- **DATA SECTION**:
* * * * * * * * *
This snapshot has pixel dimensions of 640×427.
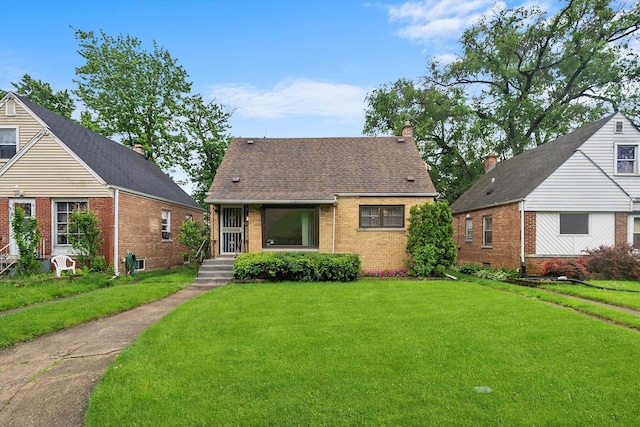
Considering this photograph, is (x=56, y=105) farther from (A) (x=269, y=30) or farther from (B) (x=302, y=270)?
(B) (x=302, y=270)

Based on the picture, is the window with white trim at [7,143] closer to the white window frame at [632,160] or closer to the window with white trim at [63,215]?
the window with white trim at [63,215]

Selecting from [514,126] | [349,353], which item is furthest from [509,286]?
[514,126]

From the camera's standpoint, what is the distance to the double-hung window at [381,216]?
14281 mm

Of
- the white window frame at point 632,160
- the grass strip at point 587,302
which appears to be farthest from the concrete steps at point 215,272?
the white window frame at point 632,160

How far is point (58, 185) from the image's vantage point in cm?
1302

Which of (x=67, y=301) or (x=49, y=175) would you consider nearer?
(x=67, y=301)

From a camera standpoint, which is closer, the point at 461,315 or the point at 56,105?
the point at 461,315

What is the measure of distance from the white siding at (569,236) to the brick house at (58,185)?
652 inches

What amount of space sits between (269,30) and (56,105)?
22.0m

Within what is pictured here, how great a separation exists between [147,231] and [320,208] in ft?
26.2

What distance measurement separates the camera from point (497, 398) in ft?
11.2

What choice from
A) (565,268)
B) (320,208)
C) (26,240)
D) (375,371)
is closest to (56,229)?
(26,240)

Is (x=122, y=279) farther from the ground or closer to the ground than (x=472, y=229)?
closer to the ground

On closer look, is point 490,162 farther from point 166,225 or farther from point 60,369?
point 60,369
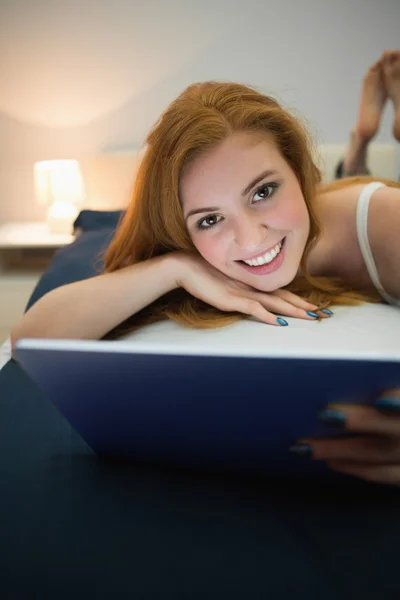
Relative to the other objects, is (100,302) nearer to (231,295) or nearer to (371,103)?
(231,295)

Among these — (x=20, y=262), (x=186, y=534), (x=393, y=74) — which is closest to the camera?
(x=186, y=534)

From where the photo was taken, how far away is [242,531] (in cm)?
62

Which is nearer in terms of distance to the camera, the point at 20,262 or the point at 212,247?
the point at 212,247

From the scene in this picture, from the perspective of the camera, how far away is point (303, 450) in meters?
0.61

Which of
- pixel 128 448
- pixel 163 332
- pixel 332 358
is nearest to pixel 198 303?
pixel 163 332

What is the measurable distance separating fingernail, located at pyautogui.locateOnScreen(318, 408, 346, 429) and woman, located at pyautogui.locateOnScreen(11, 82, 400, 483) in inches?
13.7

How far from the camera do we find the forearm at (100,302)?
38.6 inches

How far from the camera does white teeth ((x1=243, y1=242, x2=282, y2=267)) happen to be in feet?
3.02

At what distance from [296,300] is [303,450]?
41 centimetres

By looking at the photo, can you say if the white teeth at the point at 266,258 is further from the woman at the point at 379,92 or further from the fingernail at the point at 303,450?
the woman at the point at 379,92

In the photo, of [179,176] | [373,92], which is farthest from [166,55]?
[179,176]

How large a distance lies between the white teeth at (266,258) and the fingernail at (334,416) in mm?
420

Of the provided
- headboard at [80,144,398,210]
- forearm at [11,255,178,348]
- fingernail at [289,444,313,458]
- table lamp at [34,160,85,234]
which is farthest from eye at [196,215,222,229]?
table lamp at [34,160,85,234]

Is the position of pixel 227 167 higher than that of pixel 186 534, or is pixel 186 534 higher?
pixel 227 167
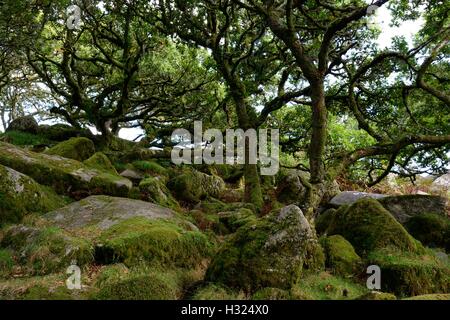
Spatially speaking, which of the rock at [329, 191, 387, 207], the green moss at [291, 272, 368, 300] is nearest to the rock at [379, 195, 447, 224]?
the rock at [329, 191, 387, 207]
* * * * * * * * *
- **WHAT THIS TASK INVOLVES**:
Please copy out all of the material above, swapping every "fingernail" for "fingertip" and changing nothing else. Leave the pictures out.

- **WRITTEN ANSWER**:
This snapshot has pixel dimensions of 640×427.
Considering this photograph, is (x=56, y=105) farther from (A) (x=269, y=30) or farther from (B) (x=302, y=270)?
(B) (x=302, y=270)

Based on the picture, is the window with white trim at [7,143] closer to the white window frame at [632,160] or closer to the window with white trim at [63,215]?
the window with white trim at [63,215]

Selecting from [514,126] | [349,353], which item is furthest from [509,286]?
[514,126]

From the camera's standpoint, what is the distance to the double-hung window at [381,216]?
14281 mm

Of
- the white window frame at point 632,160
- the grass strip at point 587,302
which appears to be farthest from the concrete steps at point 215,272?
the white window frame at point 632,160

How far is point (58, 185) from the image's vantage point in cm?
1302

Which of (x=67, y=301) or (x=49, y=175) would you consider nearer?
(x=67, y=301)

From a camera standpoint, which is closer, the point at 461,315 or the point at 56,105?
the point at 461,315

What is the measure of distance from the white siding at (569,236) to the brick house at (58,185)?
652 inches

What amount of space sits between (269,30) and (56,105)?
22.0m

Within what is pictured here, how great a separation exists between [147,231] and [320,208] in ft?
26.2

What distance measurement separates the camera from point (497, 398) in ft?
11.2

What choice from
A) (565,268)
B) (320,208)
C) (26,240)
D) (375,371)
is closest to (56,229)?
(26,240)

Is (x=122, y=279) farther from the ground or closer to the ground than (x=472, y=229)?
closer to the ground

On closer look, is point 490,162 farther from point 166,225 or farther from point 60,369?
point 60,369
Relative to the other objects, is (100,302) nearer to (231,295) or nearer to (371,103)?
(231,295)

Among these — (x=20, y=262), (x=186, y=534), (x=393, y=74) — which is closest to the camera?
(x=186, y=534)

From where the photo was taken, how far away is [242,531] (in cm)?
62

Which is nearer in terms of distance to the camera, the point at 20,262 or the point at 212,247?
the point at 212,247

From the scene in this picture, from the perspective of the camera, how far away is point (303, 450) in meters?
0.61

Which of
- pixel 128 448
- pixel 163 332
- pixel 332 358
is nearest to pixel 198 303?
pixel 163 332

What is the measurable distance separating fingertip, located at pyautogui.locateOnScreen(318, 408, 346, 429) and woman, located at pyautogui.locateOnScreen(11, 82, 400, 483) in inches?
13.7

How far from the camera do we find the forearm at (100,302)?
38.6 inches

How far from the camera does white teeth ((x1=243, y1=242, x2=282, y2=267)) happen to be in feet?
3.02

At what distance from [296,300] is [303,450]?
41 centimetres

By looking at the photo, can you say if the white teeth at the point at 266,258 is further from the woman at the point at 379,92 or further from the fingertip at the point at 303,450?
the woman at the point at 379,92

In the photo, of [179,176] | [373,92], which is farthest from [166,55]?
[179,176]

How large a distance lies between the white teeth at (266,258) and the fingertip at (334,416) in mm?
420

Of the provided
- headboard at [80,144,398,210]
- forearm at [11,255,178,348]
- fingertip at [289,444,313,458]
- table lamp at [34,160,85,234]
which is farthest from eye at [196,215,222,229]?
table lamp at [34,160,85,234]

Is the position of pixel 227 167 higher than that of pixel 186 534, or is pixel 186 534 higher?
pixel 227 167
Spatially speaking, which of the rock at [329, 191, 387, 207], the green moss at [291, 272, 368, 300] is nearest to the rock at [379, 195, 447, 224]?
the rock at [329, 191, 387, 207]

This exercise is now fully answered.